◆ **What to work on**
Write out the listing below exactly, and omit any images you find in it.

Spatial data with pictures
# # # #

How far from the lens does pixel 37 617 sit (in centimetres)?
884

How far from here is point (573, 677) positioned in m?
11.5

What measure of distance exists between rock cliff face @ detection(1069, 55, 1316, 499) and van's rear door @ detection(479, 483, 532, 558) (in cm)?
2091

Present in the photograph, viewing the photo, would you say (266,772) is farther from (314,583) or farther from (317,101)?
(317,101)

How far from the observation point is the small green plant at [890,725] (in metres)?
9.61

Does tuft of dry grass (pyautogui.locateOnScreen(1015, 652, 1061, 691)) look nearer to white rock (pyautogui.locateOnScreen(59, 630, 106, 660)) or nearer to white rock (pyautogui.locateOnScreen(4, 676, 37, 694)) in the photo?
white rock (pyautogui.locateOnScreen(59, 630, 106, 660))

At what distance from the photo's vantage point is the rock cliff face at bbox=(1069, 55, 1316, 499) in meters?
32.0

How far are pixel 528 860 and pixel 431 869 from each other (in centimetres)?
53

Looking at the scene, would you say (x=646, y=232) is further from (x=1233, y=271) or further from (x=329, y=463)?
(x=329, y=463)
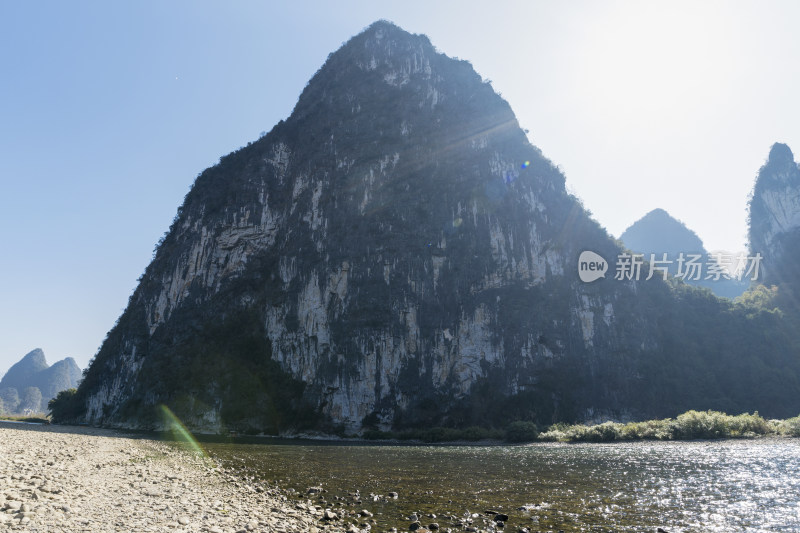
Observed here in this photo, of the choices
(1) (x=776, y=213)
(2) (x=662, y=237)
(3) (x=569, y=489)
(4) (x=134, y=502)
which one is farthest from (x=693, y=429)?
(2) (x=662, y=237)

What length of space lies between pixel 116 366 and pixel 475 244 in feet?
219

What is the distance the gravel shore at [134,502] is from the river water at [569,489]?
191cm

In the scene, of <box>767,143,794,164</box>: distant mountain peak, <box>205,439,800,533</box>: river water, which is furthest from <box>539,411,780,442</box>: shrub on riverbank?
<box>767,143,794,164</box>: distant mountain peak

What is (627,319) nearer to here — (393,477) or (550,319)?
(550,319)

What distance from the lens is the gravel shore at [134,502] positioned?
30.1 feet

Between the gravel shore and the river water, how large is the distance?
1912mm

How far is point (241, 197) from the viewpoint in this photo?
79062 mm

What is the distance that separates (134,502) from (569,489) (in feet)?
47.6

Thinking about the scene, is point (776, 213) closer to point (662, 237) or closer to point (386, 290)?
point (662, 237)

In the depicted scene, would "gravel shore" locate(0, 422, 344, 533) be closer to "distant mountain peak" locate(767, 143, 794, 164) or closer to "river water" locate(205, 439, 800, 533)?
"river water" locate(205, 439, 800, 533)

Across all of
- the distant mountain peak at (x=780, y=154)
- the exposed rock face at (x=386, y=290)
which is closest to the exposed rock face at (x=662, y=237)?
the distant mountain peak at (x=780, y=154)

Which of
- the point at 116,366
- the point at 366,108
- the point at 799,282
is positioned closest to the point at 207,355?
the point at 116,366

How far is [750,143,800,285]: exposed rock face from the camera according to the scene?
101 metres

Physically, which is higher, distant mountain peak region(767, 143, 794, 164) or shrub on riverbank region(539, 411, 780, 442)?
distant mountain peak region(767, 143, 794, 164)
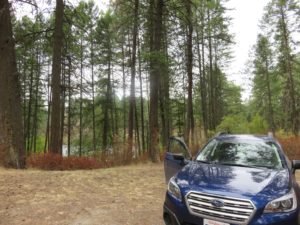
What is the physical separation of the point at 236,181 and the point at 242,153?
1.24m

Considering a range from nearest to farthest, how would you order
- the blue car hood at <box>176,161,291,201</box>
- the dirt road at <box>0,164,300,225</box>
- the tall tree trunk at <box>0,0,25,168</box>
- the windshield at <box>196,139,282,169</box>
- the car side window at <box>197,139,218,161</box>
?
the blue car hood at <box>176,161,291,201</box>
the windshield at <box>196,139,282,169</box>
the dirt road at <box>0,164,300,225</box>
the car side window at <box>197,139,218,161</box>
the tall tree trunk at <box>0,0,25,168</box>

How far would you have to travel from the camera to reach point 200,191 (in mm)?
4148

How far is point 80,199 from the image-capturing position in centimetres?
640

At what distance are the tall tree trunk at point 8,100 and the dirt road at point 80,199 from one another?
1.81 m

# # # #

◆ **Exercise solution**
How far from the lens does pixel 37 617 sit (in centimetres)?
884

How far from here is point (573, 677) positioned in m?
11.5

What measure of distance exists between rock cliff face @ detection(1069, 55, 1316, 499) and van's rear door @ detection(479, 483, 532, 558) (in cm)?
2091

Present in the photograph, viewing the photo, would you say (266,772) is farther from (314,583) or farther from (317,101)?
(317,101)

How far from the observation point is the small green plant at [890,725] (in metres)?
9.61

Does tuft of dry grass (pyautogui.locateOnScreen(1015, 652, 1061, 691)) look nearer to white rock (pyautogui.locateOnScreen(59, 630, 106, 660)) or nearer to white rock (pyautogui.locateOnScreen(4, 676, 37, 694)) in the photo?
white rock (pyautogui.locateOnScreen(59, 630, 106, 660))

At what distance from the photo's vantage point is the rock cliff face at bbox=(1069, 55, 1316, 499) in meters?
32.0

How far are pixel 528 860 and pixel 431 869 from each other (in centimetres)?
53

Looking at the scene, would you say (x=646, y=232) is further from (x=1233, y=271) or further from (x=329, y=463)?
(x=329, y=463)
Observed here in this photo, of the choices
(1) (x=776, y=213)
(2) (x=662, y=237)
(3) (x=569, y=489)
(4) (x=134, y=502)
which one is farthest from (x=693, y=429)?
(2) (x=662, y=237)

What length of space lies between pixel 116 366 and pixel 475 244 in feet?
219

What is the distance the gravel shore at [134,502] is from the river water at [569,489]?
191cm

In the scene, of <box>767,143,794,164</box>: distant mountain peak, <box>205,439,800,533</box>: river water, which is furthest from <box>539,411,780,442</box>: shrub on riverbank?
<box>767,143,794,164</box>: distant mountain peak

What is (627,319) nearer to here — (393,477) or (550,319)?
(550,319)

What distance from the lens is the gravel shore at [134,502] positioned?
30.1 feet

Between the gravel shore and the river water, how large is the distance?
1912mm

How far is point (241, 197) from the viewpoint in this photo?
79062 mm

What is the distance that separates (134,502) from (569,489) (in feet)?
47.6

Thinking about the scene, is point (776, 213) closer to point (662, 237) or closer to point (386, 290)?
point (662, 237)

In the depicted scene, would "gravel shore" locate(0, 422, 344, 533) be closer to "distant mountain peak" locate(767, 143, 794, 164) or closer to "river water" locate(205, 439, 800, 533)?
"river water" locate(205, 439, 800, 533)

Across all of
- the distant mountain peak at (x=780, y=154)
- the exposed rock face at (x=386, y=290)
which is closest to the exposed rock face at (x=662, y=237)?
the distant mountain peak at (x=780, y=154)

Which of
- the point at 116,366
- the point at 366,108
- the point at 799,282
is positioned closest to the point at 207,355?
the point at 116,366

How far is [750,143,800,285]: exposed rock face from the camera according to the scene?
101 metres

Physically, which is higher, distant mountain peak region(767, 143, 794, 164) or shrub on riverbank region(539, 411, 780, 442)?
distant mountain peak region(767, 143, 794, 164)
What is the physical separation of the point at 236,181 and the point at 242,153?
1.24m

Considering a range from nearest to farthest, how would you order
- the blue car hood at <box>176,161,291,201</box>
- the dirt road at <box>0,164,300,225</box>
- the tall tree trunk at <box>0,0,25,168</box>
- the windshield at <box>196,139,282,169</box>
- the car side window at <box>197,139,218,161</box>
?
the blue car hood at <box>176,161,291,201</box>
the windshield at <box>196,139,282,169</box>
the dirt road at <box>0,164,300,225</box>
the car side window at <box>197,139,218,161</box>
the tall tree trunk at <box>0,0,25,168</box>

How far would you have to travel from the camera to reach point 200,191 (in mm)?
4148

How far is point 80,199 from the image-capturing position in centimetres?
640

At what distance are the tall tree trunk at point 8,100 and the dirt road at point 80,199 from one another?
1.81 m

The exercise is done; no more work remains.